One was Backstrom's goal in overtime to send the series back to DC with home-ice advantage once again intact, something which would prove to be crucial in what was now a best-of-three. The other was an explosive body check by Tom Wilson on Lubomir Visnovsky, not only cutting into what was already a banged-up Isles' blueline (and while no one roots for injuries, an advantage is an advantage) but also drawing the single-minded focus of the Islanders.
After a dominant Game 5 performance that saw the Caps roll to a 5-1 win (and heralded the arrival of Evgeny Kuznetsov as a force in the series), and an emotional win by the Islanders in Game 6, it was fittingly down to one. Game 7. A single game to decide who was going forward and who was going home, the culmination of a hard-fought and increasingly chippy series - and a game that featured enough potential "here we go again" moments to fill a lifetime.
That the Caps had performed well at home in their last two games mattered very little; that the Caps had historically not done well in Game 7 at home mattered even less, but weighed more heavily on the minds of the fans, with memories of lopsided losses and final daggers in blown 3-1 series leads and the inability to beat Jaroslav Halak in an elimination game tainting any "advantage" that came with hosting the final game of the series.
And it was one of those games that started out feeling like it was going to be One of Those Games. Despite the Caps dictating play and holding the Islanders to just three shots, the two teams went into the locker room after twenty minutes tied 0-0 - the first time all series that neither team had scored in the opening frame. As the second period got underway, the Caps continued to put pressure on the Islanders, tension mounting with every shot that Halak turned aside and every minute that ticked off the clock... until finally the home team broke through late in the second period.
The question was, would it be enough?
It didn't take long for that question to be answered. The Islanders tied things up early in the third period on a weak goal on Braden Holtby - a goal which, at that point in the game, against the Caps' nemesis, could not go in. It was one of those moments that perhaps planted a seed of doubt in the mind of every Caps fan who had lived through the pain of the past.
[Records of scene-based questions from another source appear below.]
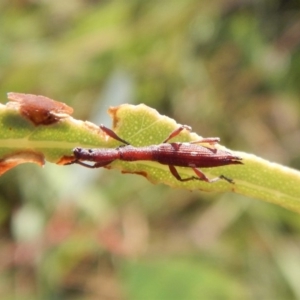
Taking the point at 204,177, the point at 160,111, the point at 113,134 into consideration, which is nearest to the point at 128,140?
the point at 113,134

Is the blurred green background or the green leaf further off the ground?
the blurred green background

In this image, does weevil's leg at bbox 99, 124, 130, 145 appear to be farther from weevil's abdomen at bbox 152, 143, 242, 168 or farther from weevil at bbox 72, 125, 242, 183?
weevil's abdomen at bbox 152, 143, 242, 168

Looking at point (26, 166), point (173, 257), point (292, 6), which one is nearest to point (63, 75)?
point (26, 166)

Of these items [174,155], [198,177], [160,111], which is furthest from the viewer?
[160,111]

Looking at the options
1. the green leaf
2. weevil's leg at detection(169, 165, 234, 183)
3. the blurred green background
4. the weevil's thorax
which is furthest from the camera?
the blurred green background

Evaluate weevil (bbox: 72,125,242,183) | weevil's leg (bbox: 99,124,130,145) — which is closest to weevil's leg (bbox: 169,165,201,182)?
weevil (bbox: 72,125,242,183)

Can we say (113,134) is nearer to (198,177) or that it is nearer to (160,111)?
(198,177)
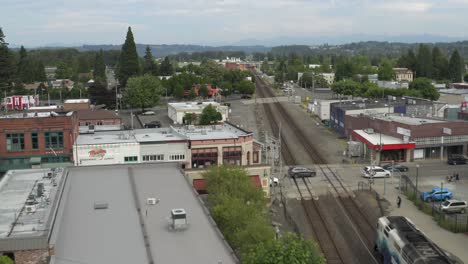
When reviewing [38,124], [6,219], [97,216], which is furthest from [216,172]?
[38,124]

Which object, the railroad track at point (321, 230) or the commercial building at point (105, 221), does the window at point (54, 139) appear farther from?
the railroad track at point (321, 230)

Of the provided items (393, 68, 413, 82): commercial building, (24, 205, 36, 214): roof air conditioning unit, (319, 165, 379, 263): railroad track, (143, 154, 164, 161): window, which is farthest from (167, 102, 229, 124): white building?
(393, 68, 413, 82): commercial building

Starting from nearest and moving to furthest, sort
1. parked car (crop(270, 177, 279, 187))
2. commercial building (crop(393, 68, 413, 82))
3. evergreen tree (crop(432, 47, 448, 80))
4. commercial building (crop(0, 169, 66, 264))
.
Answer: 1. commercial building (crop(0, 169, 66, 264))
2. parked car (crop(270, 177, 279, 187))
3. commercial building (crop(393, 68, 413, 82))
4. evergreen tree (crop(432, 47, 448, 80))

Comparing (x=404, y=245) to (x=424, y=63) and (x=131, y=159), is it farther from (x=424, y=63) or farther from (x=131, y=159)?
(x=424, y=63)

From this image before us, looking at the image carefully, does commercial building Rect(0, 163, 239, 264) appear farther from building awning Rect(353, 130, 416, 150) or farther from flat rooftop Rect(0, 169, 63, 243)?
building awning Rect(353, 130, 416, 150)

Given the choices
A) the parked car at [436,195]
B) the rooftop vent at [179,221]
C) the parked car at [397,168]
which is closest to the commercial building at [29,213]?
the rooftop vent at [179,221]

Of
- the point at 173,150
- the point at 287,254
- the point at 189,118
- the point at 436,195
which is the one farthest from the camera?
the point at 189,118

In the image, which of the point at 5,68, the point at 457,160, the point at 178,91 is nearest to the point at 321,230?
the point at 457,160

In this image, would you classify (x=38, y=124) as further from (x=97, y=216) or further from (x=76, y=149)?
(x=97, y=216)
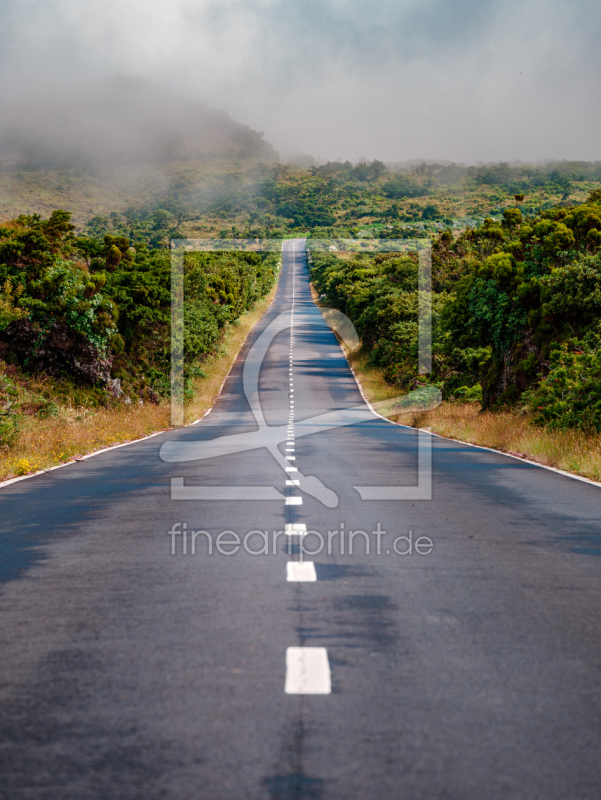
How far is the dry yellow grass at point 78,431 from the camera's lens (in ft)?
56.0

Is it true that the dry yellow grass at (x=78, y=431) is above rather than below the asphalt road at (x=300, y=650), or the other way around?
below

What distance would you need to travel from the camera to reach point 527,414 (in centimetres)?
2667

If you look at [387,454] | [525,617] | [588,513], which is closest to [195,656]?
[525,617]

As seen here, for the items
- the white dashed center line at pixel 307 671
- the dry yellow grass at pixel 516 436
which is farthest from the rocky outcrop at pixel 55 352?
the white dashed center line at pixel 307 671

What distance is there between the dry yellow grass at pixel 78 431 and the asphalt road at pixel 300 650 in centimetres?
544

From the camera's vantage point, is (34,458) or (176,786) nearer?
(176,786)

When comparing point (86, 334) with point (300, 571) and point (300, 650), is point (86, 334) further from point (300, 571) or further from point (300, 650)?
point (300, 650)

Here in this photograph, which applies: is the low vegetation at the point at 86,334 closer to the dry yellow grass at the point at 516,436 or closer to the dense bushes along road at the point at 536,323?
the dry yellow grass at the point at 516,436

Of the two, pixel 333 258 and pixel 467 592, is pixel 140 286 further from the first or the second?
pixel 333 258

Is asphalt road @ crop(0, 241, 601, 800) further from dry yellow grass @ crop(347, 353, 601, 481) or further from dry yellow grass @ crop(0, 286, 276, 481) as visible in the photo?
dry yellow grass @ crop(0, 286, 276, 481)

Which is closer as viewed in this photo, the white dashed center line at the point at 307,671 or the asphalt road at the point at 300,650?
the asphalt road at the point at 300,650

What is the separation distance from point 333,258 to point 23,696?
5383 inches
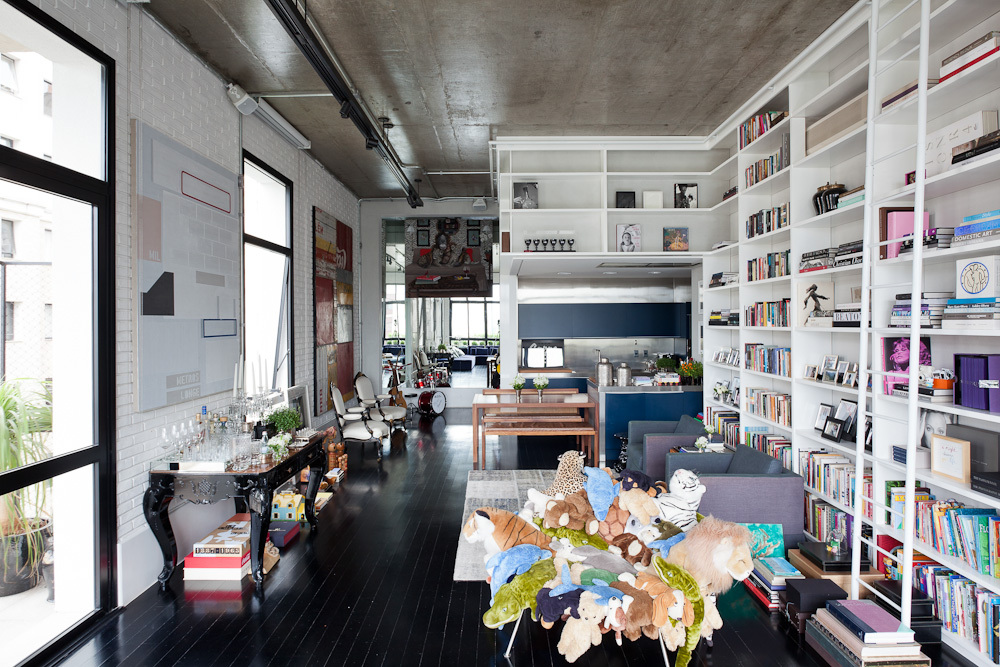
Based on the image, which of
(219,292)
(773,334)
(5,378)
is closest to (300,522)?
(219,292)

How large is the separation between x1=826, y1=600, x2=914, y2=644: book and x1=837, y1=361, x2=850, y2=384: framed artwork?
5.05 feet

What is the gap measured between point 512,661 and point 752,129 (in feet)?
15.9

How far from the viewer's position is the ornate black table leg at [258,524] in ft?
12.3

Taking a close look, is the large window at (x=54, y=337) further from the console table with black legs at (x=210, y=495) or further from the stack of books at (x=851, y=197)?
the stack of books at (x=851, y=197)

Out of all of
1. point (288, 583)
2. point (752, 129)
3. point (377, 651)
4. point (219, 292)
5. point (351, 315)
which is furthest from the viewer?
point (351, 315)

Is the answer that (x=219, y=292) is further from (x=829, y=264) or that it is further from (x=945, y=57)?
(x=945, y=57)

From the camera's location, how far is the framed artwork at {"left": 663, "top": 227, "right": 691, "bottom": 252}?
21.6 ft

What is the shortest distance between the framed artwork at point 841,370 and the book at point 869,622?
1541mm

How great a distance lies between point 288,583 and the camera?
3.82m

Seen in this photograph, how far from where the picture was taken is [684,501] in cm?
363

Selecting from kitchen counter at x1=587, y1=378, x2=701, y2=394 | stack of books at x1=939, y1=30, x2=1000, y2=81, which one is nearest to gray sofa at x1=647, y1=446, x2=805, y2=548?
stack of books at x1=939, y1=30, x2=1000, y2=81

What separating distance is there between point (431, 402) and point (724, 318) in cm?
605

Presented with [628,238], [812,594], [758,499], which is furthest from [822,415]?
[628,238]

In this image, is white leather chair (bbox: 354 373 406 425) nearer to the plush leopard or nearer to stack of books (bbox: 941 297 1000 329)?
the plush leopard
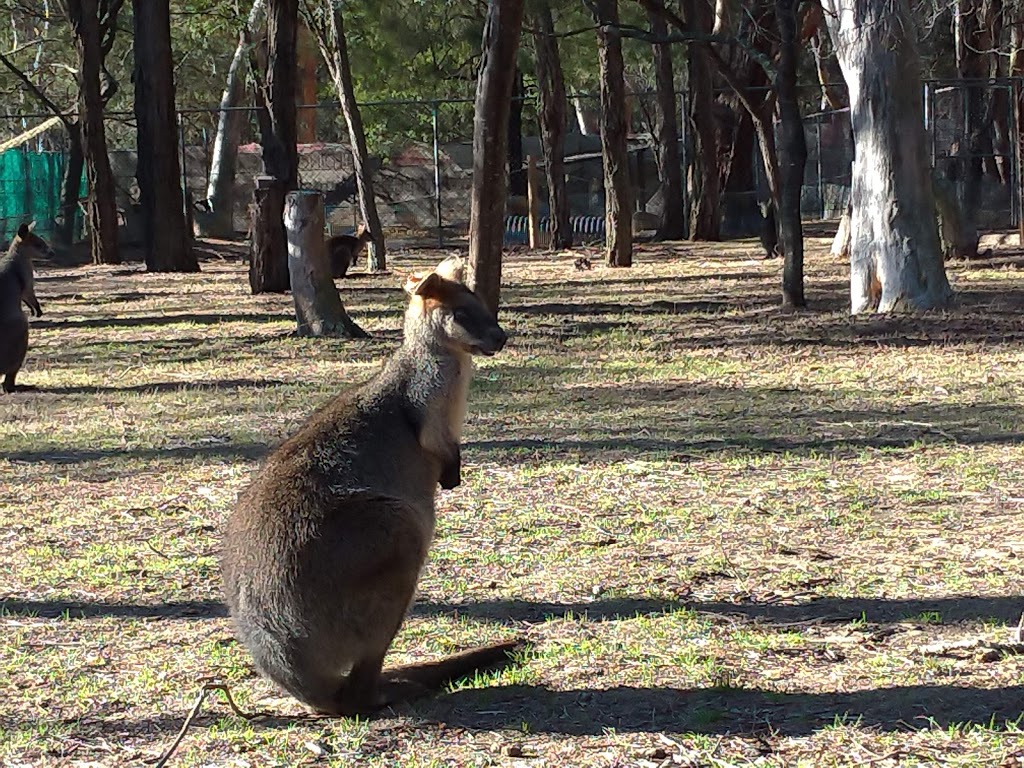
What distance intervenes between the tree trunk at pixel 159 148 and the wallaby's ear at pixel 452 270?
57.6ft

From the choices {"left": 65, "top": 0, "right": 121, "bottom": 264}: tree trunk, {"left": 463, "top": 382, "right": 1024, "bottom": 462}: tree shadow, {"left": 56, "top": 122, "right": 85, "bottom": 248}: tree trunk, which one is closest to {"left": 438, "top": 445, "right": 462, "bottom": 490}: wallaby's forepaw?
{"left": 463, "top": 382, "right": 1024, "bottom": 462}: tree shadow

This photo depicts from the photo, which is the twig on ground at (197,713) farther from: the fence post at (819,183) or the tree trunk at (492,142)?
the fence post at (819,183)

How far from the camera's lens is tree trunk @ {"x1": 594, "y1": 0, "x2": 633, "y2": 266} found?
19906 mm

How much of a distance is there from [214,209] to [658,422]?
86.7ft

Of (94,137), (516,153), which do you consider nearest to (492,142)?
(94,137)

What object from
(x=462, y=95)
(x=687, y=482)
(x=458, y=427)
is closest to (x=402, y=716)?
(x=458, y=427)

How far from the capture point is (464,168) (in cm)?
3538

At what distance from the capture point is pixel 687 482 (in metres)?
7.41

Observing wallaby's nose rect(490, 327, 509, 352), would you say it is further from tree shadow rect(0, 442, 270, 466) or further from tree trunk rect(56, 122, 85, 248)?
tree trunk rect(56, 122, 85, 248)

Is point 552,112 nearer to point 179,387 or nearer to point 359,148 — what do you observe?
point 359,148

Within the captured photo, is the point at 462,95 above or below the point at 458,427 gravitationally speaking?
above

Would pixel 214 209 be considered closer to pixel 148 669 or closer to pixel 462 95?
pixel 462 95

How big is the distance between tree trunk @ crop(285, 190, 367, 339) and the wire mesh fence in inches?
498

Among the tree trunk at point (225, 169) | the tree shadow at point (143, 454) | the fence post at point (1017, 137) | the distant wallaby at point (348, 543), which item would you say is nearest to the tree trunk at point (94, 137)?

If the Caps felt that doubt creep in, though, they didn't show it. If anything, they continued doing what they'd done all game, with the added incentive to get Holtby off the hook after he'd done the same for them so many times during the series. And thanks to Evgeny Kuznetsov's patience and skill, that one mistake by Holtby was erased - and the lead regained.
Of course, it wouldn't be a Game 7 for the Caps without a little added drama. With less than three minutes left in regulation (and after having no penalties called the entire game) John Carlson was whistled for roughing, giving the Islanders one final chance to crack the Caps' perfect penalty kill. It was just one more of those moments that might have signaled doom in the past... but not this time. Some blocked shots, some big saves, a Nicklas Backstrom tackle at the blue line and that was it.
The Caps' resilience has been a season-long evolution that has taken them from a team that couldn't hold leads or win games when giving up the first goal, to the team we saw dominate early and lock it down late last night. It's far too early to say that the Capitals team that once crumbled under playoff pressure has been reborn as a mentally-strong postseason powerhouse - after all, their toughest obstacle still lies ahead, with that old bête noir of the second round (and a familiar foe in the Presidents' Trophy-winning Rangers) waiting for them later this week.
But for the first time in a long time, the Caps seem ready to take on that challenge. And that's not a bad place to start.